(inter)national pride

Can 2010’s Eurovision Song Contest Match Last Year’s Anti-Gay Revelry?

You may remember that last year’s Eurovision Song Contest — American Idol X 1000 Gayness — went down in Moscow alongside a “Satanic” gay pride march that was violently broken up by local police. Anti-gay thugs threatened to beat up gay tourists and some of the 2009 Eurovision contestants even suggested they’d boycott the competition in support of Moscow LGBTs—but none of them did. Will this year’s song competition be met with the same waves of anti-gay sentiment?

Oslo, Norway—the site of this year’s Eurovision—is infinitely more gay friendly than Russia. Oslo was home of the 2010 Mr. Gay World Pageant (which was won by a porn star BTW). The country also legalized full marriage equality in 2008 and ordained gay and lesbian priests in 2007, two things Russia has yet to do.

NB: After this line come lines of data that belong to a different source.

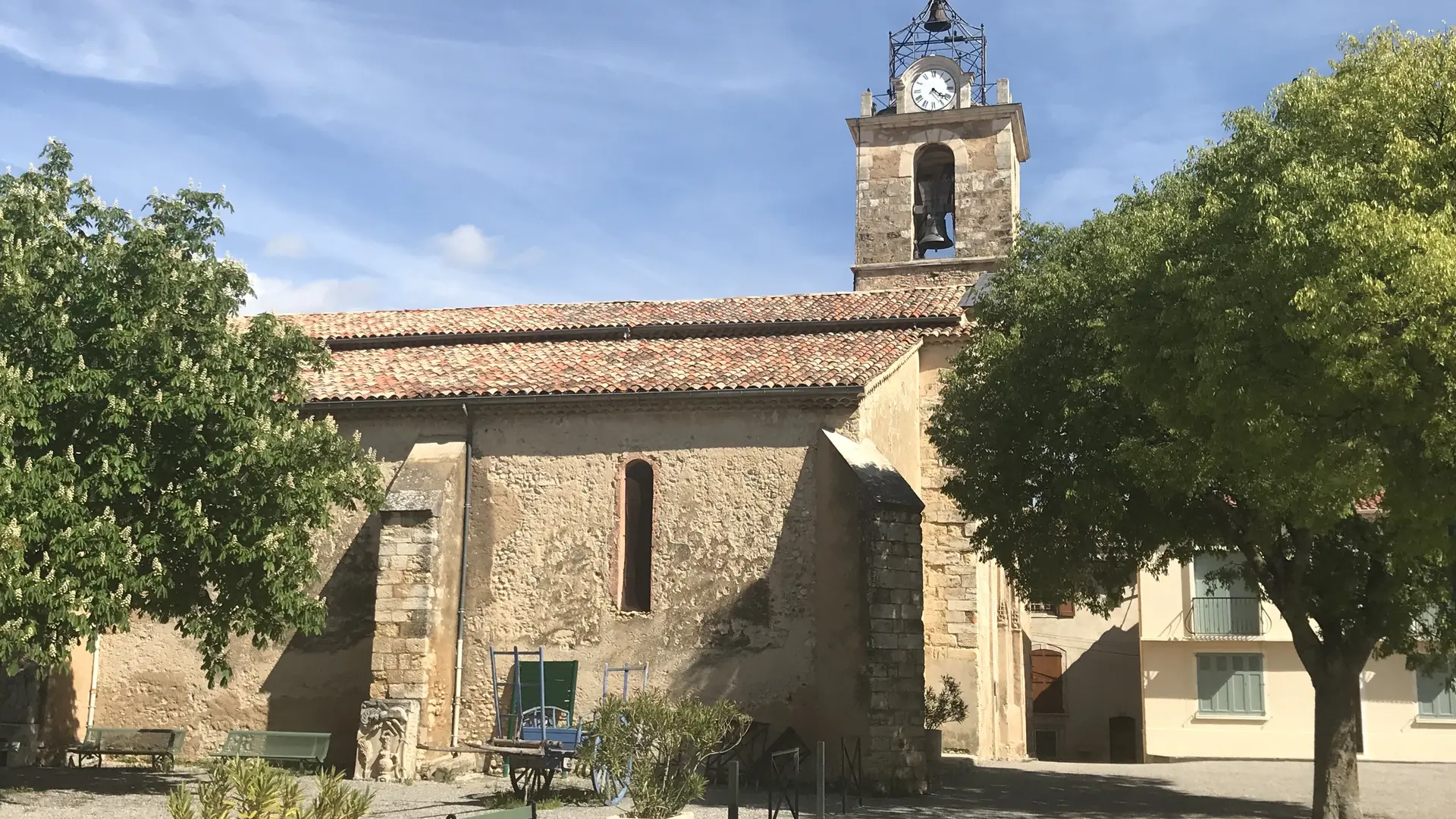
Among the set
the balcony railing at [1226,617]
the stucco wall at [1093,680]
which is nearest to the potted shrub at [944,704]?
the balcony railing at [1226,617]

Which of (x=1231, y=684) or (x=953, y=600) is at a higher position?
(x=953, y=600)

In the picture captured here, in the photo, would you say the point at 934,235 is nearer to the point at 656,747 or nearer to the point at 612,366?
the point at 612,366

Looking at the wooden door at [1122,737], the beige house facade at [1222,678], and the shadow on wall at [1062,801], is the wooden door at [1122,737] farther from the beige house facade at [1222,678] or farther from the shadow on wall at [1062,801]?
the shadow on wall at [1062,801]

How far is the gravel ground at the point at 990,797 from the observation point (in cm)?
1363

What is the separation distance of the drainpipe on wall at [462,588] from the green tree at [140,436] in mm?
3495

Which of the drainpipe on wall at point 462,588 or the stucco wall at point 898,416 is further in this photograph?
the stucco wall at point 898,416

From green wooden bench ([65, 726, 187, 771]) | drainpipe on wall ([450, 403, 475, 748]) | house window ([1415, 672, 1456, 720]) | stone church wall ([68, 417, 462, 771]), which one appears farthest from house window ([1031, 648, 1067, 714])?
green wooden bench ([65, 726, 187, 771])

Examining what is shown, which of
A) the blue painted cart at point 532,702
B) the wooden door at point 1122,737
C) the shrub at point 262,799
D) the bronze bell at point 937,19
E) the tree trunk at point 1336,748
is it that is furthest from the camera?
the wooden door at point 1122,737

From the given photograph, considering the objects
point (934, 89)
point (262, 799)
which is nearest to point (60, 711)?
point (262, 799)

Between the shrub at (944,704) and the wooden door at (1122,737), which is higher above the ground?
the shrub at (944,704)

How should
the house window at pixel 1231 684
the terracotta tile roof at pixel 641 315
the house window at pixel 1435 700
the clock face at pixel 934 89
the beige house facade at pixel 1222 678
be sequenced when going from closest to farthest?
the terracotta tile roof at pixel 641 315 → the house window at pixel 1435 700 → the beige house facade at pixel 1222 678 → the house window at pixel 1231 684 → the clock face at pixel 934 89

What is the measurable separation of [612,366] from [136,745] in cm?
835

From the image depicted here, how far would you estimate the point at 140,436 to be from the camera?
45.4 ft

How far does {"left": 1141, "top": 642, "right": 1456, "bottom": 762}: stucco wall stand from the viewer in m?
26.9
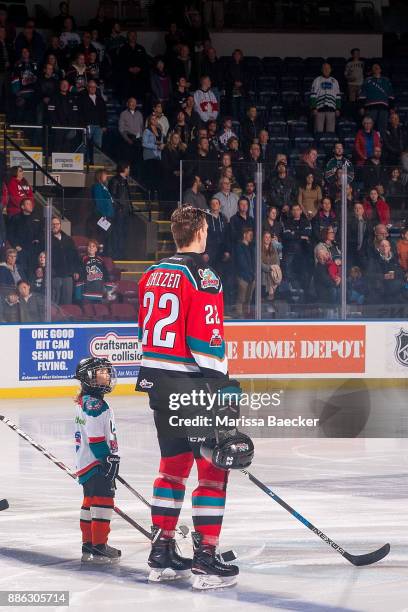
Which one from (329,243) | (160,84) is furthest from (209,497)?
(160,84)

Moscow’s gays held their pride march alongside Eurovision precisely because they knew the police would come down upon them with the force of a thousand violins. They wanted the world watching and they succeeded. But Oslo’s queers don’t have the same institutional oppression their Muscovite brothers and sisters must deal with; Oslo Pride runs June 18 -27, long after the Eurovision contest.

So the spotlight can stay focused on the singing stars, unless one of the 25 countries represented wants to draw focus on LGBT abuses effecting their slice of Europe. In which case: What song should they sing?